Know why some people's stomachs burn after they swallow an aspirin tablet? Or why a swig of grapefruit juice with breakfast can raise blood levels of some medicines in certain people? Understanding some of the basics of the science of pharmacology will help answer these questions, and many more, about your body and the medicines you take.
So, then, what's pharmacology? Despite the field's long, rich history and importance to human health, few people know much about this biomedical science. One pharmacologist joked that when she was asked what she did for a living, her reply prompted an unexpected question: "Isn't 'farm ecology' the study of how livestock impact the environment?"
Of course, this booklet isn't about livestock or agriculture. Rather, it's about a field of science that studies how the body reacts to medicines and how medicines affect the body. Pharmacology is often confused with pharmacy, a separate discipline in the health sciences that deals with preparing and dispensing medicines.

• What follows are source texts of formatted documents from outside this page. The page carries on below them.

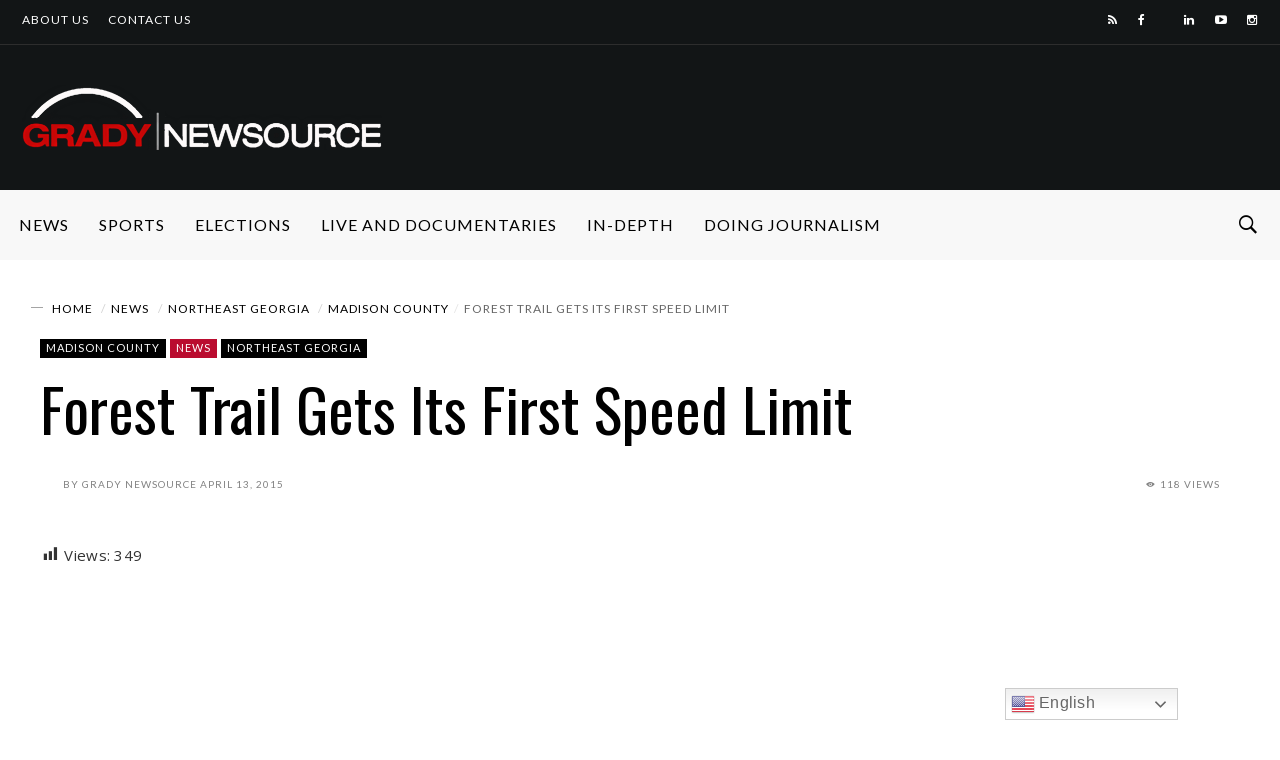

--- FILE ---
content_type: text/html; charset=UTF-8
request_url: https://gradynewsource.uga.edu/wp-admin/admin-ajax.php
body_size: 60
content:
{"post_id":17792,"counted":false,"storage":[],"type":"post"}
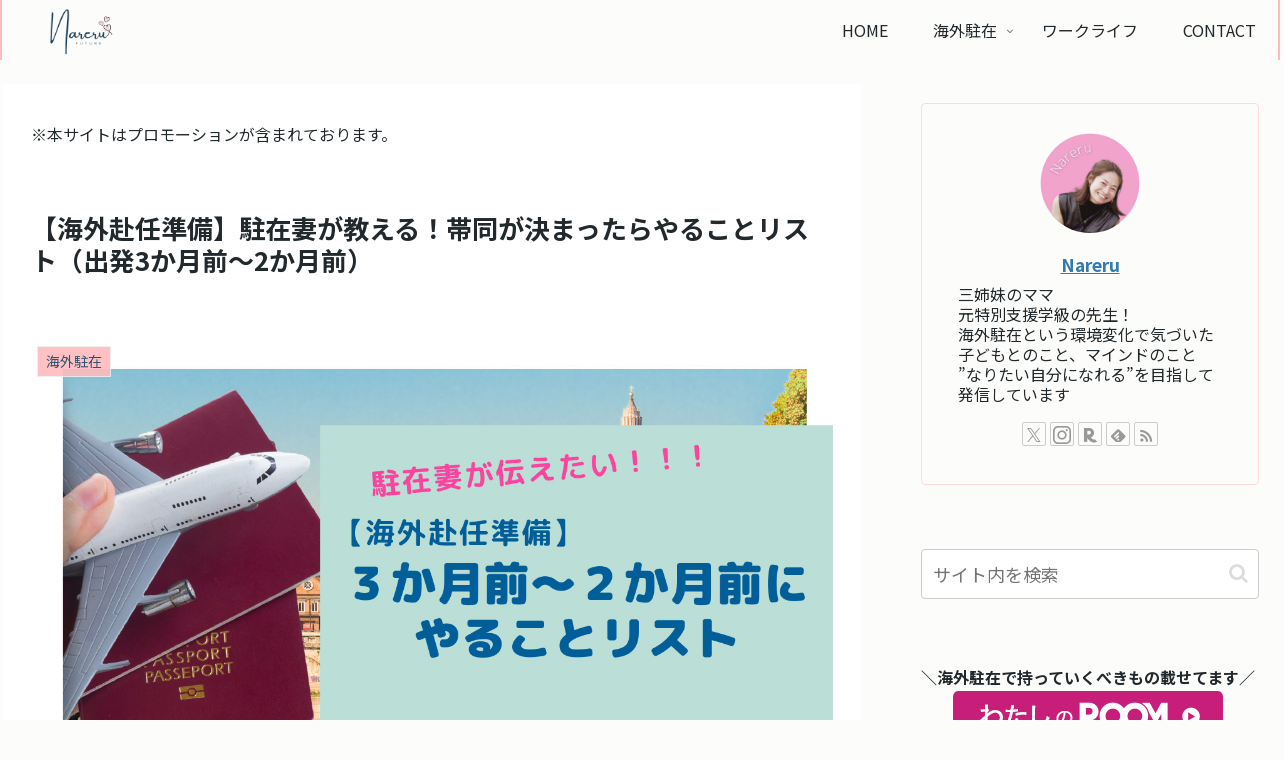

--- FILE ---
content_type: text/html; charset=utf-8
request_url: https://www.google.com/recaptcha/api2/aframe
body_size: 266
content:
<!DOCTYPE HTML><html><head><meta http-equiv="content-type" content="text/html; charset=UTF-8"></head><body><script nonce="7b2-AQ5hc9uEtlXYMCNsgA">/** Anti-fraud and anti-abuse applications only. See google.com/recaptcha */ try{var clients={'sodar':'https://pagead2.googlesyndication.com/pagead/sodar?'};window.addEventListener("message",function(a){try{if(a.source===window.parent){var b=JSON.parse(a.data);var c=clients[b['id']];if(c){var d=document.createElement('img');d.src=c+b['params']+'&rc='+(localStorage.getItem("rc::a")?sessionStorage.getItem("rc::b"):"");window.document.body.appendChild(d);sessionStorage.setItem("rc::e",parseInt(sessionStorage.getItem("rc::e")||0)+1);localStorage.setItem("rc::h",'1769459803159');}}}catch(b){}});window.parent.postMessage("_grecaptcha_ready", "*");}catch(b){}</script></body></html>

For thousands of years, people have looked in nature to find chemicals to treat their symptoms. Ancient healers had little understanding of how various elixirs worked their magic, but we know much more today. Some pharmacologists study how our bodies work, while others study the chemical properties of medicines, Others investigate the physical and behavioral effects medicines have on the body. Pharmacology researchers study drugs used to treat diseases, as well as drugs of abuse. Since medicines work in so many different ways in so many different organs of the body, pharmacology research touches just about every area of biomedicine.